So Gordon Brown does the decent thing, making possible a Lib Dem - Labour coalition. And then, just when it looks like such a coalition might be on the cards, offering a historic opportunity for electoral reform, what do we see? The sudden apperance on the airwaves and in the newspapers of Labour figures - John Reid, David Blunkett, and Tom Harris - rubbishing the very idea.
What drives their opposition?
Obviously there are worries about the parliamentary 'arithmetic' of a Lib Dem - Labour coalition. But this has always seemed to me to be a weak argument once we accept that the point of any Lib Dem - Labour coalition would not be to run for a full five year term but to put in place a short-term government - say two years - which would have two basic aims: to manage the budget deficit more equitably than a Tory or Tory-Lib Dem government and to enact change in the electoral system that would completely change the political game. A Lib Dem-Labour coalition could probably do this with (enough) support of its sister parties in Northern Ireland, the Nationalists and the Greens.
But the arithmetic certainly does become a problem if Labour's own ranks are not willing to support a reforming coalition government. And, despite the evident enthusiasm of some in Labour for the game-changing electoral reform - stretching from Compass through Alan Johnson to Peter Mandelson - others, like Tom Harris, can't abide the idea.
Let's be clear about one thing. Those in Labour who oppose PR have no credible moral or intellectual case - at least in terms of the two key considerations that have historically framed the debate over PR.
PR obviously beats FPTP and AV in terms of intrinsic fairness. Against this, Labour's opponents of PR have argued historically that FPTP is nevertheless better in terms of outcomes over the long-run. It can deliver you Labour governments with solid majorities that can then set about radically reforming the country. This is what one might call the Hattersley Dream (though it is one that Roy Hattersley no longer shares in).
The argument once had some intuitive plausibility. But, as I have discussed in a number of earlier posts at Next Left, the actual evidence refutes it. The evidence is that PR systems deliver better outcomes in the long-run in terms of equality and social spending than majoritarian systems. Parties of the left rarely hold power by themselves in such systems - the Hattersely Dream - but nor do we see quite so many episodes of unqualified rule by parties of the right. Parties of the left spend on average much more time in government - albeit in coalition - under PR. And this shifts the centre of policy gravity to the left.

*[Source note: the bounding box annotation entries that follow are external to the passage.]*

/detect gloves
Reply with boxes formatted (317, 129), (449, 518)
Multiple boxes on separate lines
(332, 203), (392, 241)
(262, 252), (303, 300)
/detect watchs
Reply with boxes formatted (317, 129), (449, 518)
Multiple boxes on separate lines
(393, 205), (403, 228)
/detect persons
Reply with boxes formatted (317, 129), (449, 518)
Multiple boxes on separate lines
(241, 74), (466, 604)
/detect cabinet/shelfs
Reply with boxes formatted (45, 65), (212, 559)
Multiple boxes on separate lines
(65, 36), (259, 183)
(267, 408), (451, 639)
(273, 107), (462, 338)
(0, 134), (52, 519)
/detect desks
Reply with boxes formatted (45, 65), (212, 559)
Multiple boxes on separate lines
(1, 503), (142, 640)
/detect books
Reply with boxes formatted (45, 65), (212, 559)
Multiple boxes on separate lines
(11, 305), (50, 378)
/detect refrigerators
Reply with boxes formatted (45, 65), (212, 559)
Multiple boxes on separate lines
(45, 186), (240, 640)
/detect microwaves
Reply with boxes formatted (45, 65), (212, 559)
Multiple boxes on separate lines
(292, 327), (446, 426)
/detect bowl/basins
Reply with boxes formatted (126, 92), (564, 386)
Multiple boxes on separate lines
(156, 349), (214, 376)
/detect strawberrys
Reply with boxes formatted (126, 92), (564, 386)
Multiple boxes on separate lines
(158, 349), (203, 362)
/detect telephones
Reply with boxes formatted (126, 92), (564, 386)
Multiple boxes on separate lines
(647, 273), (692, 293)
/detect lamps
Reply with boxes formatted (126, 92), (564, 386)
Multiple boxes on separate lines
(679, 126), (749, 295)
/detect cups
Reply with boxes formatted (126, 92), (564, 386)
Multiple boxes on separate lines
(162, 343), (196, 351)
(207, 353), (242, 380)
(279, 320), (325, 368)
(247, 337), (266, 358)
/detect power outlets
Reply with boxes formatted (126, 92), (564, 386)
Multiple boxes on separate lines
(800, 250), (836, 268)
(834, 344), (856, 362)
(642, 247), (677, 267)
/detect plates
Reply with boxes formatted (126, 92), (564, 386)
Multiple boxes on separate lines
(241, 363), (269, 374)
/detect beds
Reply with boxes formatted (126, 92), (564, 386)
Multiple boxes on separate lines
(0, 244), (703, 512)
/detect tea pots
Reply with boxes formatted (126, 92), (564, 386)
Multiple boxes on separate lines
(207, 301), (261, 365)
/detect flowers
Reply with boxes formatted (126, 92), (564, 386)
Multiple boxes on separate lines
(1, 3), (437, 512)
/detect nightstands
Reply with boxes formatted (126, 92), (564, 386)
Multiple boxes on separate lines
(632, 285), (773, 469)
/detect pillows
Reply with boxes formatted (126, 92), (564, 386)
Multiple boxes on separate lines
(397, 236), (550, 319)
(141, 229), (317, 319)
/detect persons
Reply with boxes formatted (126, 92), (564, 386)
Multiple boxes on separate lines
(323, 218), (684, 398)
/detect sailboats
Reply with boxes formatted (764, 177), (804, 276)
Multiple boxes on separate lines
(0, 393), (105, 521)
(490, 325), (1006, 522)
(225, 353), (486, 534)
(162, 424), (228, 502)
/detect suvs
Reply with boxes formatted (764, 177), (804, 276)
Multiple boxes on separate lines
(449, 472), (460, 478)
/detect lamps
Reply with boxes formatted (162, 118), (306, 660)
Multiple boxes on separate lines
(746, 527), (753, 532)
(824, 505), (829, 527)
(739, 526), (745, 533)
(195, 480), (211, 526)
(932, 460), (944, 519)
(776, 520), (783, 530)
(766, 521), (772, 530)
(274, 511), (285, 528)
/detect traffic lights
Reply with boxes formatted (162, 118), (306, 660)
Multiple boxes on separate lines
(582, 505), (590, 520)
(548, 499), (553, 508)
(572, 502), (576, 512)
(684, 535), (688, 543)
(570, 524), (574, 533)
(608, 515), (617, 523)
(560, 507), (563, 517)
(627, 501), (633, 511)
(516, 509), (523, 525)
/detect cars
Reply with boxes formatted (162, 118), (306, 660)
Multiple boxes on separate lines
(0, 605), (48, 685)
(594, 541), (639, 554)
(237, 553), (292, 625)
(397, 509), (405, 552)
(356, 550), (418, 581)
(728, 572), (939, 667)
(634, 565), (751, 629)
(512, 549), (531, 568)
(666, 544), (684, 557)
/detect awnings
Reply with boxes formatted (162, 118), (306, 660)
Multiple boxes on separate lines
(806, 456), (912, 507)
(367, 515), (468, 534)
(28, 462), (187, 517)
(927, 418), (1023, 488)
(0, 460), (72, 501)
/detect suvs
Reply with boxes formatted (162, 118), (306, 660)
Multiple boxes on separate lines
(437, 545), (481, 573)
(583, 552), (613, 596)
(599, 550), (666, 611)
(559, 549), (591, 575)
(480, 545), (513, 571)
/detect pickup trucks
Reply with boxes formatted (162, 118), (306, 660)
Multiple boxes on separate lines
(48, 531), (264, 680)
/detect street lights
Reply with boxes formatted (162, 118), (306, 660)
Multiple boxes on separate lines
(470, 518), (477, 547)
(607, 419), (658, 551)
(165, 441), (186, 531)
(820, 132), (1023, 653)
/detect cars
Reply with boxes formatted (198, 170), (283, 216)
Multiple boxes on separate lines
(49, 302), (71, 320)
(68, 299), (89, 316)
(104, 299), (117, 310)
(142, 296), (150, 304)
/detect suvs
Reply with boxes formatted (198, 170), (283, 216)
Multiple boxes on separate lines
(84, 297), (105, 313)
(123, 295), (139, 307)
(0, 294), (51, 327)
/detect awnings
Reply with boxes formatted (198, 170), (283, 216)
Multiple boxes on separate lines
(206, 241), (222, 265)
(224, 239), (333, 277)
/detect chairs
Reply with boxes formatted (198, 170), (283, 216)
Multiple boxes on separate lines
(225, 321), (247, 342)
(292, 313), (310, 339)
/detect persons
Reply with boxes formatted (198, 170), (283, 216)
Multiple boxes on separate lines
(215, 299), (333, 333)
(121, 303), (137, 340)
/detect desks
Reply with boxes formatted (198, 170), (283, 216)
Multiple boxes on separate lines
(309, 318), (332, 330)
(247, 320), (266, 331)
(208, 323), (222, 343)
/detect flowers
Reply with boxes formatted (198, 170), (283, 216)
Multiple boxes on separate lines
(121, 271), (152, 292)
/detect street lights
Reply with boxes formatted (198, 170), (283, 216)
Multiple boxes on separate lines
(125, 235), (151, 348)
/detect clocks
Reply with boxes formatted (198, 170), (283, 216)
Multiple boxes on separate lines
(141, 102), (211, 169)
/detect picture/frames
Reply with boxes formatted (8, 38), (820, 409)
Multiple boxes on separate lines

If Labour's anti-PR tendency stand in the way of a Lib Dem-Labour coalition, millions of vulnerable people will face cuts to benefits and services which they would have escaped under this coalition. And to what end?
To block a reform of the electoral system which is most likely to be to the long-term advantage of precisely this same group of vulnerable individuals....
Stuart White teaches Politics at Oxford University. He blogs here in a personal capacity and is not a spokesperson for the Fabian Society.